Untuk memenuhi angka pendaftar tersebut, Bawaslu seharusnya melakukan sosialisasi pembentukan pengawas pemilu kecamatan secara masif, sistematis, dan terstruktur, jauh sebelum masa pengumuman, agar masyarakat bisa mempersiapkan diri termasuk kepada perempuan.
Tidak cukup hanya melalui media sosial tetapi juga aktif dan hadir mendatangi otganisasi perempuan dan organisasi kemasyarakatan, dan juga perguruan tinggi karena sebagian besar mahasiswa dan anggota ormas tersebut telah memenuhi syarat sebagai penyelenggara dan pengawas pemilu (dari segi usia ).
Bawaslu teleh membuat pedoman perekrutan pengawas kecamatan, bila pendaftar perempuan kurang dari 30% maka akan diperpanjang pendaftaran sehingga mencapai minimal 30 % untuk pendaftar perempuan.
Kesempatan yang cukup menggembirakan untuk perempuan, karena ada keberpihakan terhadap perempuan (saat menjadi pendaftar).
Namun kebijakan tersebut akan sia-sia bila tidak dibarengi dengan komitmen para anggota Bawaslu Kabupaten/Kota untuk memilih anggota pengawas pemilu kecamatan minimal 30% perempuan.
Minimal dalam kenggotaan pengawas kecamatan terdapat seorang anggota perempuan, karena jumlah keanggotaannya berjumlah tiga orang.
Di samping problem tersebut, terkait minimnya informasi, sehingga target pendaftaran tak terpenuhi, khusunya pendaftar perempuan, karena keengganan untuk ikut jadi pengawas pemilu, karena mereka merasa tidak memiliki pemahaman dan pengalaman pengawasan.
Sehingga kondisi denikian perlu upata yang dilakukan oleh jajaran Bawaslu, misalnya, melakukan pengkaderan pengawas, membentuk kuesus-kursus kepemiluan dan pengawasan, sekolah kader atau relawan pengawasan, agar mereka memiliki modal awal saat ada pendaftaran panwascam untuk ikut serta.
Di samping komitmen Bawaslu Kabupaten/Kota untuk memilih anggota panwascam perempuan, yang perlu diperhatikan adalah kemampuan dan kompetensi pengawas dalam pemilu harus paham betul tahapan pemilu, memahami tentang kepemiluan, punya keberanian untuk menindak pelanggaran, punya kemampuan untuk bekerja sama dengan penyelenggara lain, memiliki integritas yang tinggi.

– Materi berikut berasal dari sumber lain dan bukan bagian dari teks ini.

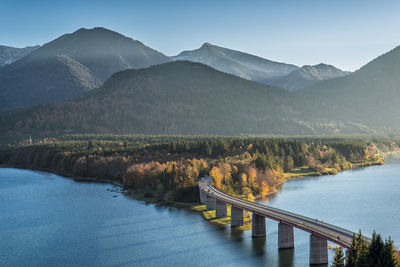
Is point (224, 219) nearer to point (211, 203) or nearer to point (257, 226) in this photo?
→ point (211, 203)

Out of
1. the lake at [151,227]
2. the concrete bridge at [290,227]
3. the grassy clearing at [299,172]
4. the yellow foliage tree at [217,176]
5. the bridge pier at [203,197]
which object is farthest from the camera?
the grassy clearing at [299,172]

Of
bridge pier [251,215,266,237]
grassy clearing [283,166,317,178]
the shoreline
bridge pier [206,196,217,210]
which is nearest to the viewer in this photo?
bridge pier [251,215,266,237]

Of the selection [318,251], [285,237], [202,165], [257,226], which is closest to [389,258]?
[318,251]

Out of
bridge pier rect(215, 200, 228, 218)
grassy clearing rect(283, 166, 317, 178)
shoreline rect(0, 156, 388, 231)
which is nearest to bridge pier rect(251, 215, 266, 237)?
shoreline rect(0, 156, 388, 231)

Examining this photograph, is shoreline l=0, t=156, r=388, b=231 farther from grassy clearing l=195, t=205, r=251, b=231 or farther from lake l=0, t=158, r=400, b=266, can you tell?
lake l=0, t=158, r=400, b=266

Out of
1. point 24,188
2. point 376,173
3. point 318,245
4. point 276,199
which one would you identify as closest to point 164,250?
point 318,245

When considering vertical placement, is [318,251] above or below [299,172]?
below

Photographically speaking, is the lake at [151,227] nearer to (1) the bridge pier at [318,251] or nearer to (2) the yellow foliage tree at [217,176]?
(1) the bridge pier at [318,251]

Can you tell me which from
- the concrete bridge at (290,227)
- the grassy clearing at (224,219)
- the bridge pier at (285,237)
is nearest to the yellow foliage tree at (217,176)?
the grassy clearing at (224,219)
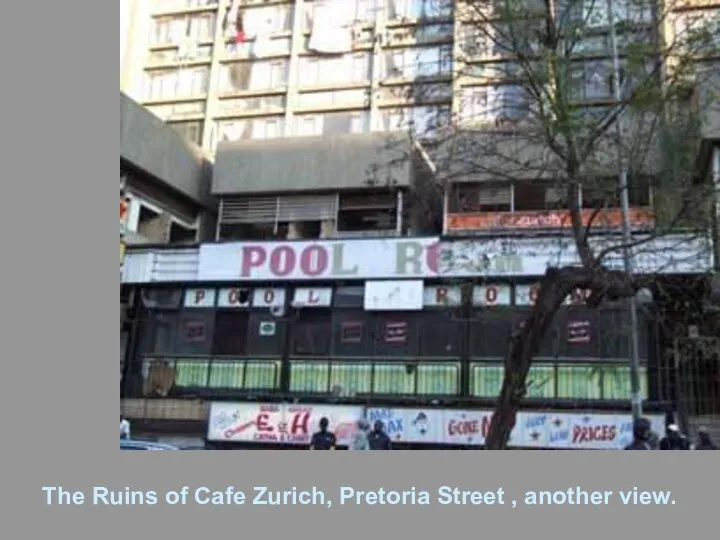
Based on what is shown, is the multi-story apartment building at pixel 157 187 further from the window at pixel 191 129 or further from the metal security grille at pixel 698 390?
the metal security grille at pixel 698 390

Karena setelah mereka dilantik segera melakukan tugas pengawasan di wilayah kerjanya. Tak ada kesempatan untuk mempelajari teknis pengawasan melainkan mereka harus terjun melakukan pengawasan terhadap seluruh tahapan pemilu, yang dilakukan oleh penyelenggara pemilu KPU dan jajaran di bawahnya maupun yang dilaksanakan oleh peserta pemilu.
Sehingga kemampuan dan pemahaman yang benar yang dimiliki oleh pengawas kecamatan, akan mempengaruhi dari kualitas pelaksanaan pemilu serentak tahun 2024.
Sudah waktunya Bawaslu kabupaten /kota merekrut dan memilih pengawas pemilu kecamatan adalah orang-orang yang memiliki pemahaman teknis pengawasan serta memahamai tahapan-tahapan pemilu dan kepemiluan, karena pemilu serentak 2024 adalah yang butuh pengawas yang memiliki kemampuan lebih.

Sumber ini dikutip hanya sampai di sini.